DATASET ROWS |
------------------------

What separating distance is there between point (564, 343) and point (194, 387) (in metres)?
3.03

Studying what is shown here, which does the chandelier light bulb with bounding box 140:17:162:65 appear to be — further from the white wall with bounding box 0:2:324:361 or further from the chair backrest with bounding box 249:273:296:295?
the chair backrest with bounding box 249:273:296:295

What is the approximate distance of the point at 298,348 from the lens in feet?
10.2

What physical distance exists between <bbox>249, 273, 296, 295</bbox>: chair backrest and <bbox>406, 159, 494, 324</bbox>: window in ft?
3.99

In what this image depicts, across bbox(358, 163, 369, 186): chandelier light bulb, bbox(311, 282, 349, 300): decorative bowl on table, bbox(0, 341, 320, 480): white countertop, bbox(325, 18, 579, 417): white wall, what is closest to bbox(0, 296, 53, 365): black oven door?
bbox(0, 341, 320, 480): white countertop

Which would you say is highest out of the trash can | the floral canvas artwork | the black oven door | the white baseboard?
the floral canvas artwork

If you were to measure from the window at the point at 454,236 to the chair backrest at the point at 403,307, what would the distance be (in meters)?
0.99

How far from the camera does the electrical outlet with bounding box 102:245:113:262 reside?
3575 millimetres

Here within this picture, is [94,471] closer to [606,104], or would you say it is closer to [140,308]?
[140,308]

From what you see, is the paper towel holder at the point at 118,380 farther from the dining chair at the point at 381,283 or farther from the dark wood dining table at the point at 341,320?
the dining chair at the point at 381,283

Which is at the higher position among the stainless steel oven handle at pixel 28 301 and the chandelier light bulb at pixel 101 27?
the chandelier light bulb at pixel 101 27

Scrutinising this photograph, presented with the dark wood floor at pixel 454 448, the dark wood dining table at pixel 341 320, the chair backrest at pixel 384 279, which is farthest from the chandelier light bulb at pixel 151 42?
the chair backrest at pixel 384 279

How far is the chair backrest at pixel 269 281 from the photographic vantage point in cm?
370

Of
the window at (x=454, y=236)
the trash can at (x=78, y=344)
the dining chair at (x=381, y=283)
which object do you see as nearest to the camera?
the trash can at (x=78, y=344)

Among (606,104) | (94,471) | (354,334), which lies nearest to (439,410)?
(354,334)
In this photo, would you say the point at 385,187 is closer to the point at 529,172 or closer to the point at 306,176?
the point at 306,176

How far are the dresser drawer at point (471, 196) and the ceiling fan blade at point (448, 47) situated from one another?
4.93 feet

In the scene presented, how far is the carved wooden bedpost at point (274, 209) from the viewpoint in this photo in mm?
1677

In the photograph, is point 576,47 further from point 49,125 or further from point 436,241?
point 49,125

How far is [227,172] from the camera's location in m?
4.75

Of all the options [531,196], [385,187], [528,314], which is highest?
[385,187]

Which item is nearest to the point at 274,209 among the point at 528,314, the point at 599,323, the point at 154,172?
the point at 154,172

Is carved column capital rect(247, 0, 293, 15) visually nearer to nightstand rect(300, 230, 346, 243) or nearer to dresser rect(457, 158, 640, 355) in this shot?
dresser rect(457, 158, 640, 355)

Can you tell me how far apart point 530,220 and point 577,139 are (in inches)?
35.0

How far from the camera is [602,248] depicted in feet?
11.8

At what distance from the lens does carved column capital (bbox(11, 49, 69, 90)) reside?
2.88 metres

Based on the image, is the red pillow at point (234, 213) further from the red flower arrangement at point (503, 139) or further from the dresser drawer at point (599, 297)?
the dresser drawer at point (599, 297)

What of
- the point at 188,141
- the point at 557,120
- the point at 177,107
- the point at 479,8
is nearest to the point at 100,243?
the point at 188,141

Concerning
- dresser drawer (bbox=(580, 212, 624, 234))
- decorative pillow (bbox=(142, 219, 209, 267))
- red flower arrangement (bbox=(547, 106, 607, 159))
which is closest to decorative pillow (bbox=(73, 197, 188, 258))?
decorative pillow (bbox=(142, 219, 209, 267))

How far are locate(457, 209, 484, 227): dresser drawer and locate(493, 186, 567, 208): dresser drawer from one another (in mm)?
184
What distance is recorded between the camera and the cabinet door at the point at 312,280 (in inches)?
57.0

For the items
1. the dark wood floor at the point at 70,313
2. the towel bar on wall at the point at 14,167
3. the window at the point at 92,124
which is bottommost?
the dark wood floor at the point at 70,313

------------------------

CHALLENGE | Copy out every row above, swapping each "white wall" for "beige wall" and leaving everything else unchanged.

SOLUTION TO THIS TASK |
What separating distance is there between point (564, 343) and point (194, 387) (in metres)?
3.03

Studying what is shown here, which does the chandelier light bulb with bounding box 140:17:162:65 appear to be — further from the beige wall with bounding box 0:2:324:361 or further from the chair backrest with bounding box 249:273:296:295?
the chair backrest with bounding box 249:273:296:295

What is the approximate distance of the point at 298,348 from the lens in feet?
10.2

What physical distance exists between <bbox>249, 273, 296, 295</bbox>: chair backrest and <bbox>406, 159, 494, 324</bbox>: window in ft?
3.99

In what this image depicts, across bbox(358, 163, 369, 186): chandelier light bulb, bbox(311, 282, 349, 300): decorative bowl on table, bbox(0, 341, 320, 480): white countertop, bbox(325, 18, 579, 417): beige wall, what is closest to bbox(0, 296, 53, 365): black oven door?
bbox(0, 341, 320, 480): white countertop

Which would you say is highest out of the trash can | the floral canvas artwork | the black oven door | the white baseboard?
the floral canvas artwork

If you were to measure from the window at the point at 454,236 to the chair backrest at the point at 403,307, what would the distance be (in meters)?
0.99

How far from the camera does the electrical outlet with bounding box 102:245:113:262 reside?
3575 millimetres

Here within this picture, is [94,471] closer to [606,104], or would you say it is closer to [140,308]?
[140,308]

From what you see, is the paper towel holder at the point at 118,380 farther from the dining chair at the point at 381,283 or farther from the dark wood dining table at the point at 341,320?
the dining chair at the point at 381,283

Which is at the higher position among the stainless steel oven handle at pixel 28 301 and the chandelier light bulb at pixel 101 27?
the chandelier light bulb at pixel 101 27

Scrutinising this photograph, presented with the dark wood floor at pixel 454 448, the dark wood dining table at pixel 341 320, the chair backrest at pixel 384 279, which is farthest from the chandelier light bulb at pixel 151 42?
the chair backrest at pixel 384 279

How far is the chair backrest at pixel 269 281 from the photographic vantage point in cm?
370

Of
the window at (x=454, y=236)
the trash can at (x=78, y=344)
the dining chair at (x=381, y=283)
which object do you see as nearest to the camera?
the trash can at (x=78, y=344)

Among (606,104) | (94,471) | (354,334), which lies nearest to (439,410)?
(354,334)
In this photo, would you say the point at 385,187 is closer to the point at 529,172 or closer to the point at 306,176?
the point at 306,176

How far are the dresser drawer at point (471, 196) and the ceiling fan blade at point (448, 47) situated from one another?
4.93 feet

In the scene presented, how far is the carved wooden bedpost at point (274, 209) from the viewpoint in this photo in mm?
1677

In the photograph, is point 576,47 further from point 49,125 or further from point 436,241?
point 49,125

How far is [227,172] from the camera's location in m?
4.75

Of all the options [531,196], [385,187], [528,314], which is highest?
[385,187]

Which item is nearest to the point at 274,209 among the point at 528,314, the point at 599,323, the point at 154,172?
the point at 154,172

Is carved column capital rect(247, 0, 293, 15) visually nearer to nightstand rect(300, 230, 346, 243) or nearer to dresser rect(457, 158, 640, 355) in this shot?
dresser rect(457, 158, 640, 355)

Can you tell me how far apart point 530,220 and point 577,139 are (in inches)?
35.0

How far from the camera is [602,248] depicted in feet?
11.8

At what distance from the lens does carved column capital (bbox(11, 49, 69, 90)) reside?
2.88 metres

Based on the image, is the red pillow at point (234, 213) further from the red flower arrangement at point (503, 139) or further from the dresser drawer at point (599, 297)?
the dresser drawer at point (599, 297)

What of
- the point at 188,141
- the point at 557,120
- the point at 177,107
- the point at 479,8
is nearest to the point at 100,243?
the point at 188,141

Concerning
- dresser drawer (bbox=(580, 212, 624, 234))
- decorative pillow (bbox=(142, 219, 209, 267))
- red flower arrangement (bbox=(547, 106, 607, 159))
which is closest to decorative pillow (bbox=(73, 197, 188, 258))?
decorative pillow (bbox=(142, 219, 209, 267))

How far are locate(457, 209, 484, 227): dresser drawer and locate(493, 186, 567, 208): dresser drawer from one another (in mm)?
184
What distance is recorded between the camera and the cabinet door at the point at 312,280 (in inches)?
57.0

For the items
1. the dark wood floor at the point at 70,313
2. the towel bar on wall at the point at 14,167
3. the window at the point at 92,124
which is bottommost?
the dark wood floor at the point at 70,313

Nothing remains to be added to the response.